Verdächtiger im Zusammenhang mit Juwelenraub in Warschau im Wert von 1,5 Millionen Złoty an der Grenze zwischen Kroatien und Serbien gefasst
Ein 46-jähriger Mann, der im Verdacht steht, im Jahr 2024 einen dreisten Raubüberfall auf ein Juweliergeschäft in der Westfield Mokotów verübt zu haben, wurde beim Versuch festgenommen, die Grenze zwischen Kroatien und Serbien zu überqueren, teilte die Warschauer Polizei am 10. Juli 2026 mit.
Der 86-Sekunden-Überfall
Am 30. Dezember 2024, einen Tag vor Silvester, stürmten drei maskierte Männer ein Juweliergeschäft im Einkaufszentrum Westfield Mokotów. Kurz vor 11 Uhr setzten sie Tränengas ein, um einen Sicherheitsmann außer Gefecht zu setzen, und bedrohten die Verkäuferinnen mit einem Gegenstand, der wie eine Schusswaffe aussah. Mit Hämmern und schwerem Werkzeug zertrümmerten sie die Vitrinen und erbeuteten Schmuck im Wert von rund 1,5 Millionen Złoty. Der gesamte Überfall dauerte nur 86 Sekunden. Als Essenslieferanten verkleidet flohen die Räuber mit Elektrorollern. Eine zurückgelassene Tasche ermöglichte es der Polizei, einen Teil der Beute sicherzustellen; weder Personal noch Kunden wurden ernsthaft verletzt.

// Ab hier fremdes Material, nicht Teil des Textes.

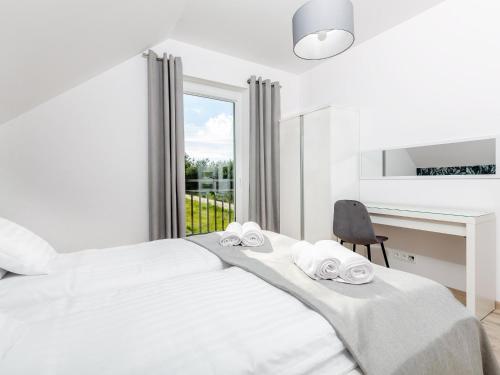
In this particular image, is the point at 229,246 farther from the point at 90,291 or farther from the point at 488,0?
the point at 488,0

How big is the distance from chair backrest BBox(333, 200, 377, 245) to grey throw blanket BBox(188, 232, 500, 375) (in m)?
1.19

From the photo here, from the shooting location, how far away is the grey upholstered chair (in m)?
2.41

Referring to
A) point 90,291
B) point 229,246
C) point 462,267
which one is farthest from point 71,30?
point 462,267

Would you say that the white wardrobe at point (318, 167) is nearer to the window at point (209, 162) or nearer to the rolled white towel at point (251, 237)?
the window at point (209, 162)

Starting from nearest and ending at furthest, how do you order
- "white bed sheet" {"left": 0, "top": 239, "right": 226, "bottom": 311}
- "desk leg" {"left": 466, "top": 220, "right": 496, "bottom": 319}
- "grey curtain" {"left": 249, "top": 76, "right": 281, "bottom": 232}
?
"white bed sheet" {"left": 0, "top": 239, "right": 226, "bottom": 311}, "desk leg" {"left": 466, "top": 220, "right": 496, "bottom": 319}, "grey curtain" {"left": 249, "top": 76, "right": 281, "bottom": 232}

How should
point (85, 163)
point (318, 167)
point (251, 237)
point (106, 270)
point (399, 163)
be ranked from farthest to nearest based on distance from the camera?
point (318, 167) → point (399, 163) → point (85, 163) → point (251, 237) → point (106, 270)

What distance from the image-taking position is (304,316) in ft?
2.96

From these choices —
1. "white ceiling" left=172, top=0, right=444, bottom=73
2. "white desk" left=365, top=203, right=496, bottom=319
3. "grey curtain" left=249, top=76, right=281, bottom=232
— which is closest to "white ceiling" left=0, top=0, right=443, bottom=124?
"white ceiling" left=172, top=0, right=444, bottom=73

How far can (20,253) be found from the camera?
1261 millimetres

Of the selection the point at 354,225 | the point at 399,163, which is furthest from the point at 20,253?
the point at 399,163

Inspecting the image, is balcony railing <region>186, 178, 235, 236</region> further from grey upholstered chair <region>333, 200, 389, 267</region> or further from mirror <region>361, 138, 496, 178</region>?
mirror <region>361, 138, 496, 178</region>

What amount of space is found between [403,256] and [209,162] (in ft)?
7.60

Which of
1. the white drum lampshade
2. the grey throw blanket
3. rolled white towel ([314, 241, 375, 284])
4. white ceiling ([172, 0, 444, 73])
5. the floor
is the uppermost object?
white ceiling ([172, 0, 444, 73])

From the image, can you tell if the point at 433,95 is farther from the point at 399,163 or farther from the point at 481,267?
the point at 481,267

Monatelange mühevolle Ermittlungen
Die Warschauer Metropolitanpolizei leitete umfangreiche Ermittlungen ein, wobei die Kriminalabteilung mit der Bezirksstaatsanwaltschaft zusammenarbeitete. Die Ermittler befragten Zeugen, analysierten forensische Spuren und prüften hunderte Stunden Sicherheitsaufnahmen.
In den folgenden Monaten führten Beamte der Kriminalabteilung der Warschauer Metropolitanpolizei in Zusammenarbeit mit der Warschauer Bezirksstaatsanwaltschaft eine gründliche und äußerst anspruchsvolle Untersuchung durch. Das Ergebnis der sorgfältigen Analyse von Beweisen, hunderter Stunden Arbeit und konsequent verfolgter Maßnahmen war die Identifizierung der Täter.

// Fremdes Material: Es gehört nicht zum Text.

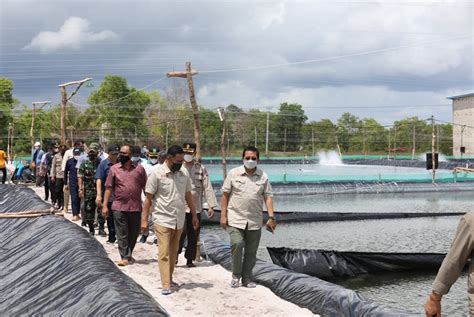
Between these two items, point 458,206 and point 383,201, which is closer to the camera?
point 458,206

- Drei maskierte Männer überfallen in 86 Sekunden ein Juweliergeschäft in Westfield Mokotów und fliehen mit Elektrorollern.
- Polizei analysiert Beweise, identifiziert Verdächtige durch monatelange intensive Arbeit und internationale Zusammenarbeit.

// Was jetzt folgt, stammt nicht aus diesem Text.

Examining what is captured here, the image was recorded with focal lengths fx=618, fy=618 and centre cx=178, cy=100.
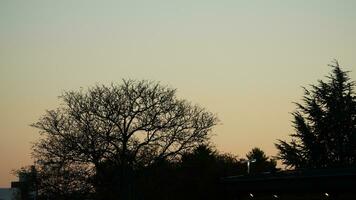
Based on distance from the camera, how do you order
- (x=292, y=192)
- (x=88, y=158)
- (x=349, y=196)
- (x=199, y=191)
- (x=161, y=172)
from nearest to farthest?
(x=349, y=196)
(x=292, y=192)
(x=88, y=158)
(x=161, y=172)
(x=199, y=191)

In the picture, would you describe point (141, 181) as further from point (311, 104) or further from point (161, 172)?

- 46-jähriger Verdächtiger an der Grenze zwischen Kroatien und Serbien festgenommen.
Internationale Festnahme und Bandenverbindungen
Der Durchbruch gelang am 10. Juli 2026, als einer der gesuchten Männer an der Grenze zwischen Kroatien und Serbien aufgehalten wurde.
Dank intensiver internationaler Zusammenarbeit wurde einer der Verdächtigen bei dem Versuch, die Grenze zwischen Kroatien und Serbien zu überqueren, festgenommen. Es handelt sich um einen 46-jährigen Mann.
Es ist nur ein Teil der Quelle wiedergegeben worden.